Alan Chambers, president of Exodus International, recently expressed regret for participating in the conference and hoped to clarify the organization's position through ABC News, which produced an investigative piece on the issue earlier this month.
"I am disappointed that Exodus won't be heard in this piece," Chambers wrote on the blog of Warren Throckmorton, who started a grassroots movement to oppose the bill. "Sadly, Don Schmierer declined the interview and our request to go on record with ABC was denied. I would have loved nothing better than to share our disdain for this bill and apologize for going anywhere near such a horrible conference."
Leaders at Exodus International – which claims to be the world's largest Christian referral and information network dealing with homosexual issues – sent a letter in November to Ugandan President Yoweri Kaguta Museveni and First Lady Musenevi expressing concerns regarding the bill. But this week's statement is considered to be Exodus' first official one.
Schmierer was among the signatories.
"We believe that sexual crimes against children, whether committed by someone of the same or opposite sex, are the most serious of offenses and should be punished; we consider same-sex behavior in consensual adult relationships another matter," reads the statement, released Monday on the organization's blog.

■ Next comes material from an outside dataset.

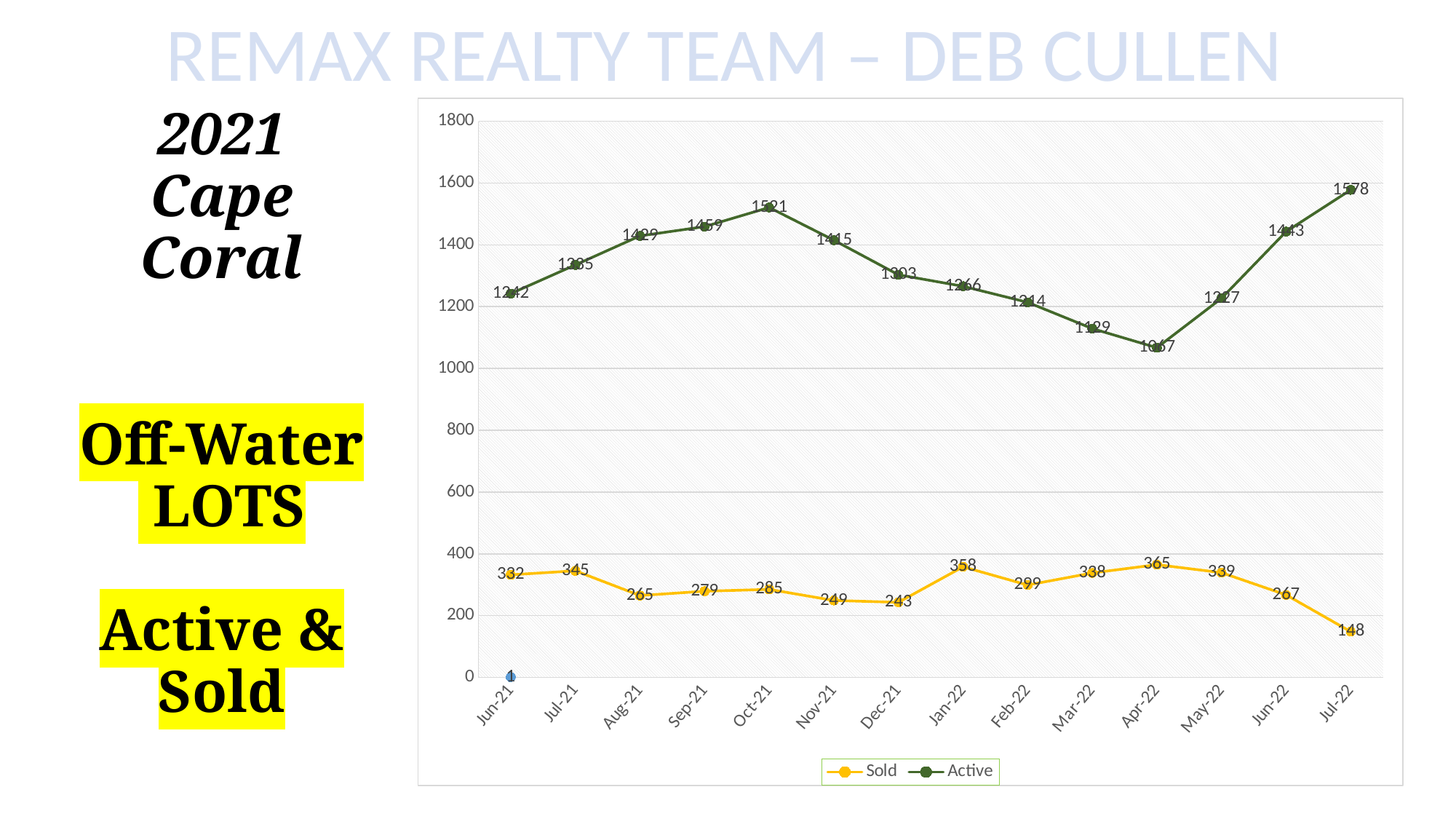
How many months are plotted along the x axis? 14 In which month is the Sold series lowest? Jul-22 Is the Active value for Apr-22 greater or less than 1200? less In which month is the Active series lowest? Apr-22 What kind of chart is shown on the slide? line chart What is the difference between the Sold values for Jan-22 and Dec-21? 115 What is the Active value for Jul-22? 1578 What is the Sold value for Apr-22? 365 In which month is the Sold series highest? Apr-22 How many series does the legend list? 2 What is the Sold value for Jul-22? 148 What is the Active value for Oct-21? 1521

Exodus board members and other ministry leaders affirm that homosexual behavior was not part of God's creative intent for human sexual expression, but they state that the Christian church must remain a safe, compassionate and confidential place.

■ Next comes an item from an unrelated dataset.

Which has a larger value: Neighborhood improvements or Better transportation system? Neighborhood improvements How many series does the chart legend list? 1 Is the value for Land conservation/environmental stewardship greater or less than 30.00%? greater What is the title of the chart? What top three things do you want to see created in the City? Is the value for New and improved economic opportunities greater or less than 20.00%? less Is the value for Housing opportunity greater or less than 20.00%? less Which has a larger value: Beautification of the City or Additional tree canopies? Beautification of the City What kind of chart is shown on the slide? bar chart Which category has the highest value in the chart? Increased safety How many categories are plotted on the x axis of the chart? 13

"The Christian church must be permitted to extend the love and compassion of Christ to all, regardless of an individual's adherence to scripture," they say in the statement. "We believe that such legislation would make this mission a difficult, if not impossible, task to carry out."
They also note that "government coercion" is not the answer.
As some of the signatories, including Chambers, previously struggled with same-sex attractions, they stressed, "[I]t wasn't through coercion that Christ set us free, but through the gracious invitation He extended to us for relationship and the freedom He gave us to choose our own path."